Beth and Evans

19 September 2013 | Mills creek
06 August 2013 | smith cove
04 August 2013 | cradle cove
31 July 2013 | Broad cove, Islesboro Island
24 July 2013 | Maple Juice Cove
06 June 2013 | Maple Juice Cove, Maine
02 June 2013 | Onset, cape cod canal
20 May 2013 | Marion
18 May 2013 | Marion
16 May 2013 | Mattapoisett
10 May 2013 | Block ISland
02 May 2013 | Delaware Harbour of Refuge
16 April 2013 | Sassafras River
01 April 2013 | Cypress creek
06 March 2013 | Galesville, MD
20 August 2012 | South River, MD
09 August 2012 | Block Island
06 August 2012 | Shelburne, Nova Scotia
20 July 2012 | Louisburg
18 July 2012 | Lousiburg, Nova Scota

Cruising in the Sea of Cortez

03 March 2007 | La Paz, Baja California Sur, Mexico
Hola! We've just returned to La Paz after six weeks cruising the Sea of Cortez - the 700-mile long gulf sheltered from the Pacific Ocean by the narrow arm of the Baja peninsula.

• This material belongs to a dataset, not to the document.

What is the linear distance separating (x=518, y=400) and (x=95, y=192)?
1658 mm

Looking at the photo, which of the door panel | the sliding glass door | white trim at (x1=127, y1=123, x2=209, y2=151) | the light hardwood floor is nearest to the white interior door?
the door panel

We spent our time in the southern third of the Sea, an area scattered with large and small islands, many anchorages, a few small towns and imposing scenery. Despite the fact that there must be close to 500 boats in the three large marinas and the anchorages in La Paz, we met only a handful of other cruisers while we were out, and we had many anchorages all to ourselves. That seems to be because most cruisers don't cruise the Sea in the winter. Many head south for the warmer waters of Puerto Vallarta and Acapulco, and most of the rest leave the boat on the hard in San Carlos halfway up the mainland side of the Sea or sit out the winter in La Paz. When we were preparing the boat to head out, we were warned repeatedly about the gale-force northerly winds, the cold nighttime temperatures and the 60-65 degree water. Given that the standard for our cruising aboard Hawk has been frequent storm-force winds, near-freezing nighttime temperatures and 40-50 degree water, it all sounded pretty good to us!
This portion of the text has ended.